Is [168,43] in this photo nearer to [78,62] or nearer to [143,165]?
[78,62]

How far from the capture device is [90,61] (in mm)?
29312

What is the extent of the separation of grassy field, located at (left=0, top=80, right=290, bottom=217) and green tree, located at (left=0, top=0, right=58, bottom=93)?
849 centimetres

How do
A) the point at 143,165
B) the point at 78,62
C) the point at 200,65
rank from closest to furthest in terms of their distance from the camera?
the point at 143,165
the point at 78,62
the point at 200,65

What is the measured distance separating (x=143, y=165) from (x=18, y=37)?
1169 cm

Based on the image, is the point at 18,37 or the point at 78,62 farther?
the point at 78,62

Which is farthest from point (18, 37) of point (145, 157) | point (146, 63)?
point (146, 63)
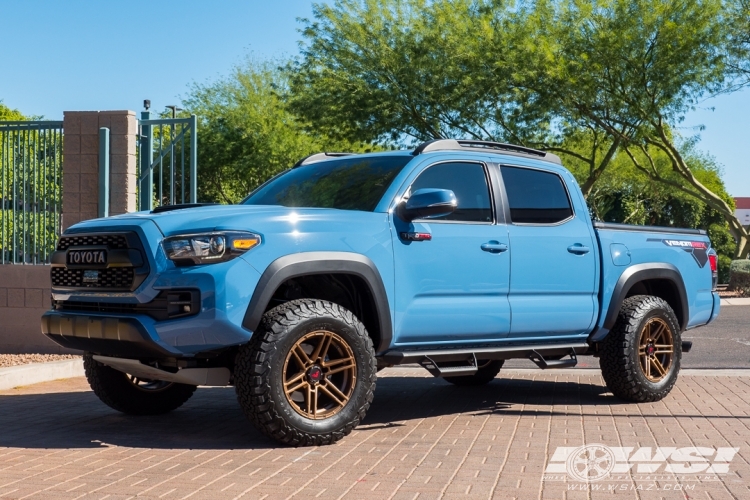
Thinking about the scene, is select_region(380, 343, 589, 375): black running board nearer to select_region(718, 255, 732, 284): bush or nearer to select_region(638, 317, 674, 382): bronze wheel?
select_region(638, 317, 674, 382): bronze wheel

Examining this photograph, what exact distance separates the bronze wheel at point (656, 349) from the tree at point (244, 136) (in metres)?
31.1

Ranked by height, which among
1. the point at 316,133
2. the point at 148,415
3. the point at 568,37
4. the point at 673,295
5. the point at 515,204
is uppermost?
the point at 568,37

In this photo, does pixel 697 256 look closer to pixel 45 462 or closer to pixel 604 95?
pixel 45 462

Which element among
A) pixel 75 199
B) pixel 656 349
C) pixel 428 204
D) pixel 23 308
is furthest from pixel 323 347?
pixel 23 308

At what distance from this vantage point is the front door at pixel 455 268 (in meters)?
6.89

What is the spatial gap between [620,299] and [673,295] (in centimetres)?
110

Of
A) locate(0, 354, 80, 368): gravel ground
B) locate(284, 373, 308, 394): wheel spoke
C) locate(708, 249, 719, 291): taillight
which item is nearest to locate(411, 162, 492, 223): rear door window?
locate(284, 373, 308, 394): wheel spoke

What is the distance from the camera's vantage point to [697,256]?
928 centimetres

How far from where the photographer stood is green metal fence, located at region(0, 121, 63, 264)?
11.9 metres

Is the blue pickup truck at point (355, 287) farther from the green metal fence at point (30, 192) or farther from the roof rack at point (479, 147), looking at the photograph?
the green metal fence at point (30, 192)

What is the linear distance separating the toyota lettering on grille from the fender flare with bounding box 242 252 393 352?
1.05 metres

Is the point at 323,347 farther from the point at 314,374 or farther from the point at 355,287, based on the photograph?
the point at 355,287

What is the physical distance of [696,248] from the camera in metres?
9.29

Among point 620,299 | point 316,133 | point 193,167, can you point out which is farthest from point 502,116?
point 620,299
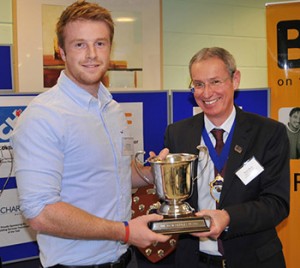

..............................

* [Consigne] Extrayez du matériel ci-dessus, s'il vous plaît, chaque ligne contenant le mot « tree », en tenant compte de la casse.

* [Réponse]
What is the extent of the separation of grassy field, located at (left=0, top=80, right=290, bottom=217) and green tree, located at (left=0, top=0, right=58, bottom=93)?
Examining this photograph, what exact distance separates the bronze wheel at point (656, 349) from the tree at point (244, 136) (in metres)?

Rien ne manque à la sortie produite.